Может быть, отец попытался бы его остановить, да он в карауле был. Поэтому Ванька ушел – и…
И как-то очень быстро у них с Катериной все случилось. Потом часто вспоминалось, как она завела в истоме глаза, как простонала: «Ох сладко, милый ты мой миленочек, ох сладко…» И ему было сладко, ох сладко! Наверное, так бывает только в первый раз, особенно когда тебя обнимает юная красавица, и глаза ее сияют от счастья быть с тобой, целовать тебя, а волосы пахнут сеном… Ну а чем иным они могут пахнуть, если вы лежите на сеновале? Это был восторг – восторг первой встречи, счастливой встречи, и такую свободу Ванька почувствовал, когда они с Катериной разомкнули объятия! Он ловко владел саблей и уже убил немало врагов, но еще ни разу не владел женщиной, а теперь научился и этому. Он стал настоящим мужчиной, эта юная вдовушка освободила его от робости, от страха перед томлением естества, и Ванька уже чувствовал себя таким же взрослым и лихим, какими были все его полковые друзья – взрослые, лихие гусары, которые ласково, но все-таки с долей веселого презрения называли его мальчугашкой. А вот и не мальчугашка он отныне, вот и мужчина он теперь!..
Иван покачал головой. Значит, сейчас он снова увидит Катерину? И… и что случится между ними? Будет ли так же сладко, как в первый раз?
– С места марш-марш! – раздалась команда, и отряд пошел вперед на рысях.
– Ой, да живей! – взвизгнул, полуобернувшись к Ивану, Федька. Ветер рвал его крик и отбрасывал назад. – Живей скакать надо! А то паны шибко лютуют! Все наши мужики тоже, вроде вас, в партизаны подались, за баб заступиться некому.
– Там поляки, что ли?! – крикнул Иван, и улыбка его превратилась в злобный оскал.
Ох и нашли себе союзников французы… Сами они были люты, но поляки лютее вдвойне! Когда наполеоновские войска только вошли в Москву, поляки из 5-го корпуса Понятовского первым делом ворвались в Кремль и забрали все трофеи, еще в 1612 году взятые Мининым и Пожарским у польских интервентов. Хотели уничтожить следы своих былых поражений, нанесенных русскими, которых теперь надеялись не просто разгромить, но вовсе уничтожить – как уничтожали беззащитных пленных: их поляки выстраивали в ряд и разбивали головы прикладами ружей, да так, чтобы мозг разлетался по сторонам.

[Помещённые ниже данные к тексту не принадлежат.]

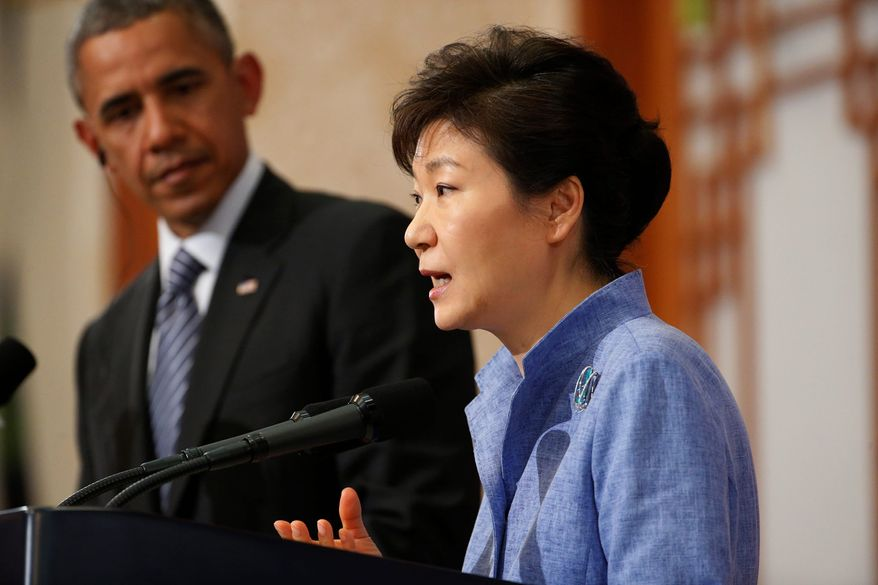 U.S. President Barack Obama listens as South Korean President Park Geun-hye speaks during a joint news conference at the Blue House in Seoul, South Korea, Friday, April 25, 2014. Obama, continuing his four-nation Asia trip which began in Japan, underscored warnings against North Korean nuclear provocations, calls to lower tensions in regional territorial disputes, and words of condolence for the ferry disaster victims and the people of South Korea. (AP Photo/Charles Dharapak)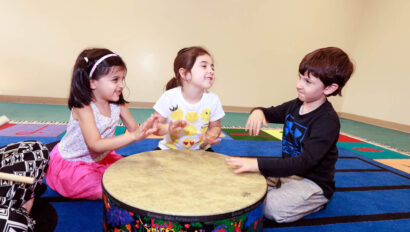 Three toddlers playing on a large drum.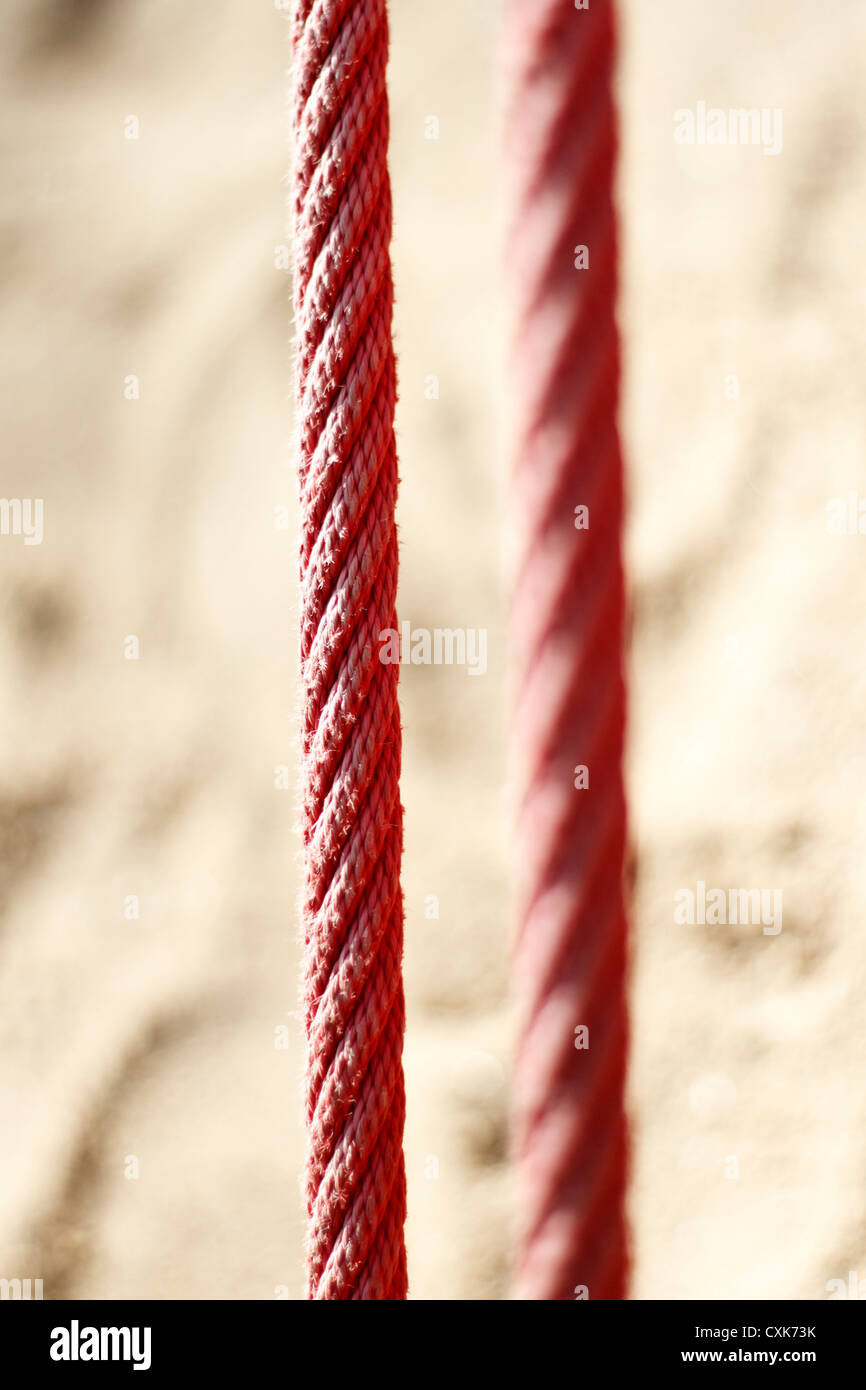 Detail of red rope, France. - Stock Image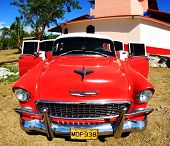 A Classic Old Car Is Red Color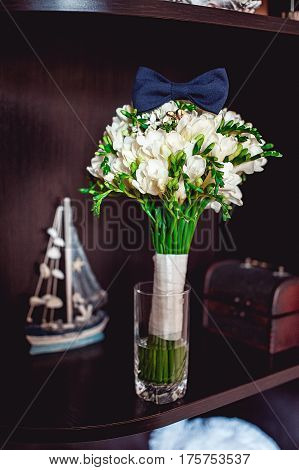 dark blue bow tie on a luxury bridal bouquet of white flowers on a shelf. Souvenirs from the sea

Никто с такой безжалостной яростью, как поляки, не поганил русских православных храмов, не бесчестил саму веру русскую. В храмах конюшни устраивали, навозом их загаживая. Священников связывали лицом к лицу и заставляли выпить рвотное. Спутав руки и ноги, швыряли в горящие церкви. А монахинь до смерти доводили насилием. И плевались с отвращением, поднимаясь с их безжизненных тел и застегивая штаны: «Православна баба не сладкая!»
Иван взвыл от злобы и так погнал коня, что вырвался к командиру. Тот сурово покосился:
– Державин, не ломай строй!
– Там поляки, оказывается! В той деревне поляки!
– В галоп! – скомандовал Сеславин, который отлично понимал, что могут значить эти слова. – В галоп, марш!
Помчались так, что встречный ветер сразу сделался ледяным и начал вышибать слезы из глаз. Федька повернулся, уткнулся в грудь Ивану и вцепился было крепче, но тут разнеслась команда Сеславина:
– Державин, мальчишку из седла! Сабли наголо!
Иван, держа коня шенкелями, перехватил Федьку под мышками, свесился на сторону, опустил его на землю:
– Под копыта не лезь!
И помчался вперед.
Деревня показалась впереди, затянутая дымом; с той стороны доносились крики – такие страшные крики, что слышны были даже сквозь слаженный топот копыт.
– Атакуй! – взревел Сеславин.
Что было дальше, Иван не помнил, как всегда не помнил подробности сражений, в которых участвовал. Лишь изредка из серой дымной пелены выступали искаженные яростью или страхом лица врагов, но после меткого и сильного сабельного удара пропадали из глаз; слышались хриплые крики; топтались и взвивались на дыбы лошади; раздались два-три пистолетных выстрела…
Потом все утихомирилось.
Дым слегка рассеялся. Стали видны телеги, нагруженные мешками с капустой и репою, связанными за ноги курами и утками, незамысловатой крестьянской утварью: это польские маркитанты не успели увезти. Валялись на земле убитые и раненые вражеские уланы. Однако несколько все же успели уйти верхами.
– Становись цепью, гаси огонь! – раздался голос Сеславина, и Иван увидел, что бабы, мужики и несколько гусар торопливо протянулись цепью к колодцу, передавая друг другу полные бадейки и ведра: из щелей большого сеновала валил дым.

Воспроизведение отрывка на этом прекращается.